Sun et al. [45] applied the SAFT–LJ EoS, which incorporates a multipolar term to explicitly account for dipole–dipole, dipole–quadrupole and quadrupole–quadrupole interactions, to model the VLE of H2O–H2 systems. In their model, H2 was treated as chain molecules with evenly distributed quadrupole moments. The van der Waals one–fluid mixing rule was used to calculate mixture parameters and evaluated two binary parameters for H2O–H2 interactions based on mutual solubility data from binary water–gas systems. When compared with experimental data, this molecular–based EoS accurately represented the VLE of H2O–N2 and H2O–H2 systems across a wide P–T range (273–623 K and 0–1000 bar). The authors concluded that this ability to account for multipolar interactions is why the SAFT–LJ EoS can quantitatively represent the VLE of highly non–ideal water–gas systems. Ratnakar et al. [42] developed a PVT model for the H2–H2O system using the traditional PR EoS along with a non–classical Huron–Vidal (HV) mixing rule. Their model effectively captures molecular interactions and aligns well with available experimental data. They also established a robust workflow for determining HV parameters from binary solubility data, which was validated against experimental observations.

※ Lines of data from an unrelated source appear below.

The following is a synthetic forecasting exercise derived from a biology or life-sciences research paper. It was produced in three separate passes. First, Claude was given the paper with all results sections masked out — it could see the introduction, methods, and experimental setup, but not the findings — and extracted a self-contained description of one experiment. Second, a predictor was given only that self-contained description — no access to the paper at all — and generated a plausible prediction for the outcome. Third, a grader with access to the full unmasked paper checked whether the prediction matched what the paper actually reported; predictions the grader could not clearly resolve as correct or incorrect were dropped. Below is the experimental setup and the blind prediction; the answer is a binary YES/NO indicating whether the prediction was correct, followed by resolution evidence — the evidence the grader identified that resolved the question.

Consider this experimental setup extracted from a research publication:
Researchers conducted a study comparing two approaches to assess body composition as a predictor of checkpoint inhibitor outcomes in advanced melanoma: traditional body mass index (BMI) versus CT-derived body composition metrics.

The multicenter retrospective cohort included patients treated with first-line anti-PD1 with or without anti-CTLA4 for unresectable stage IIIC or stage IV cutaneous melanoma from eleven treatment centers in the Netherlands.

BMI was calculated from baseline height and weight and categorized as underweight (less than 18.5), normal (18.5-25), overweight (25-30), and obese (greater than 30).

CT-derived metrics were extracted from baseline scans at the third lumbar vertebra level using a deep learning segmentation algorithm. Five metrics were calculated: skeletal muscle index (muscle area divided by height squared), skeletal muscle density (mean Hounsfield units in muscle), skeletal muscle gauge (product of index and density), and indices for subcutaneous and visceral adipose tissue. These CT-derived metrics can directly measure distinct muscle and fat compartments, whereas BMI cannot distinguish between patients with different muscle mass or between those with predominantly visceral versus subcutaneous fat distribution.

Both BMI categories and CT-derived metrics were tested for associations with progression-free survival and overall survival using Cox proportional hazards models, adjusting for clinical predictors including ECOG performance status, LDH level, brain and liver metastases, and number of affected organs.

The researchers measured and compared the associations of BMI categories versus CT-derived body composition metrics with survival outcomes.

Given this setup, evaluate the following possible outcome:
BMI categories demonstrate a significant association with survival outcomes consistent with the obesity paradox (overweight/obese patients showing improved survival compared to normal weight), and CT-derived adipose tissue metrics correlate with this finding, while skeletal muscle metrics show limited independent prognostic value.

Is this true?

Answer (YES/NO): NO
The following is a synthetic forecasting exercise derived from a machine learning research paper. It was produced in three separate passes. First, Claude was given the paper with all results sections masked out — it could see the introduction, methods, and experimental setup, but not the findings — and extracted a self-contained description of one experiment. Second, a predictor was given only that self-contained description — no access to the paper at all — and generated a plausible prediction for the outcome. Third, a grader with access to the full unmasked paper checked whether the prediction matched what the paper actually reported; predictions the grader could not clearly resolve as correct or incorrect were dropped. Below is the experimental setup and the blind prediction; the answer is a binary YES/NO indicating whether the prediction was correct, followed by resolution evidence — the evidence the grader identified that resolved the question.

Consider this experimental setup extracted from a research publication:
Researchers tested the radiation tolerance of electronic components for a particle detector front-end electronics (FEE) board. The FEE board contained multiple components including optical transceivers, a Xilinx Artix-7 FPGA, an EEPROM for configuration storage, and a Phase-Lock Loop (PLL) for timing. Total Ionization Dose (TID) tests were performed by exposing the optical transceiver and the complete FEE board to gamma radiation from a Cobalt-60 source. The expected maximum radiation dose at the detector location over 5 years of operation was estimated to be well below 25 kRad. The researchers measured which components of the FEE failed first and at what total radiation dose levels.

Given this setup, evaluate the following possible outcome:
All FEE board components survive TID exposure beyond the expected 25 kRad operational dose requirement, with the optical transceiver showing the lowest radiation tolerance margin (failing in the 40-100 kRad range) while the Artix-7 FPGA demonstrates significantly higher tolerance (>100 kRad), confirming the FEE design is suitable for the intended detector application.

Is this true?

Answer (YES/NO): NO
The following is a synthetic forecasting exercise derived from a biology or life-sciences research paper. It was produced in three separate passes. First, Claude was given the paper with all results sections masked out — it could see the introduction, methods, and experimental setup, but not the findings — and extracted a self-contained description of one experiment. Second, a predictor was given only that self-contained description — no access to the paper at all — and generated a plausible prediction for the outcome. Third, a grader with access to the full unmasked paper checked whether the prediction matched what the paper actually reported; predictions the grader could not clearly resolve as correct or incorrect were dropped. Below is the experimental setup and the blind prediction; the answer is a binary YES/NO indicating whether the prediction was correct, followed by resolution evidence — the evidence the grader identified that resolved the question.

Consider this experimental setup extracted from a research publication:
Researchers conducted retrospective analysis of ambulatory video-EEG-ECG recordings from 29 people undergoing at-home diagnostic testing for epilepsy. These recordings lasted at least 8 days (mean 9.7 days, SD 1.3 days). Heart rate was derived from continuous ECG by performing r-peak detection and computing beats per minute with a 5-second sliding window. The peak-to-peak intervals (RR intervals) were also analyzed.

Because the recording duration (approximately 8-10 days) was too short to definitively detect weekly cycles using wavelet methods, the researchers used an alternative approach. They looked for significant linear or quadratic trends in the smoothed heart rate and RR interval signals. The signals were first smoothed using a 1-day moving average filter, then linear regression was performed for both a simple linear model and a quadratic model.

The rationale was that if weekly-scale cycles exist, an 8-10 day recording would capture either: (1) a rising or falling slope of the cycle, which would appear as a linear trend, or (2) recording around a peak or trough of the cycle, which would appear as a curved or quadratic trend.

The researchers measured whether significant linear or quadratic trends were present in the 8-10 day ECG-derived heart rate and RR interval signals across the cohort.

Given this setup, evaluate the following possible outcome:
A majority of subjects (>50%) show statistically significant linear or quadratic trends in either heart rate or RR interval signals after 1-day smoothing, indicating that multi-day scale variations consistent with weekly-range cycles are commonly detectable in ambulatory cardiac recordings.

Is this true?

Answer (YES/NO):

2.2.3. H2 Solubility–Empirical Correlations

Various researchers developed correlations to predict the hydrogen Henry constants in pure water, comparing experimental data. The pioneered work by Harvey [190] was later refined by Fernández–Prini [191]. Trinh et al.’s developed model for estimating hydrogen Henry’s constant in oxygenated solvents [192] and adjusted by Lopez–Lazaro et al. [44] for water. Akinfiev and Diamond’s utilize a virial–like equation of state to describe the properties of aqueous nonelectrolytes at infinite dilution [193]. Li et al. [43] and Torín–Ollarves and Trusler [157] empirical models were calibrated using high–pressure H2 solubility data in water. Chabab et al. [59] presented an empirical correlation to predict H2 solubility in pure H2O and brine. The correlation considers the effects of temperature, pressure, and molal concentration (mol/kg of NaCl). Although Chabab et al.’s correlation provides a useful tool for predicting hydrogen solubility in pure water and NaCl–brine systems, its limitations make it less applicable to more complex or mixed brine environments commonly encountered in natural hydrogen production and UHS scenarios. The correlation does not account for these interactions, which can lead to inaccuracies when applied to systems that are not dominated solely by NaCl. Zhu et al. [54] used a semi–empirical approach to model H2 solubility in purified water and aqueous NaCl solutions by utilizing a high–precision equation of states and a specific particle interaction theory for the liquid and vapor phases of H2, respectively. Although the model effectively predicts H2 solubility in pure water and NaCl solutions, its application is limited by its calibration range, which has a maximum temperature of 373.15 K (100 °C). This limitation restricts its use in high–temperature environments like natural hydrogen production, where temperatures often exceed this range.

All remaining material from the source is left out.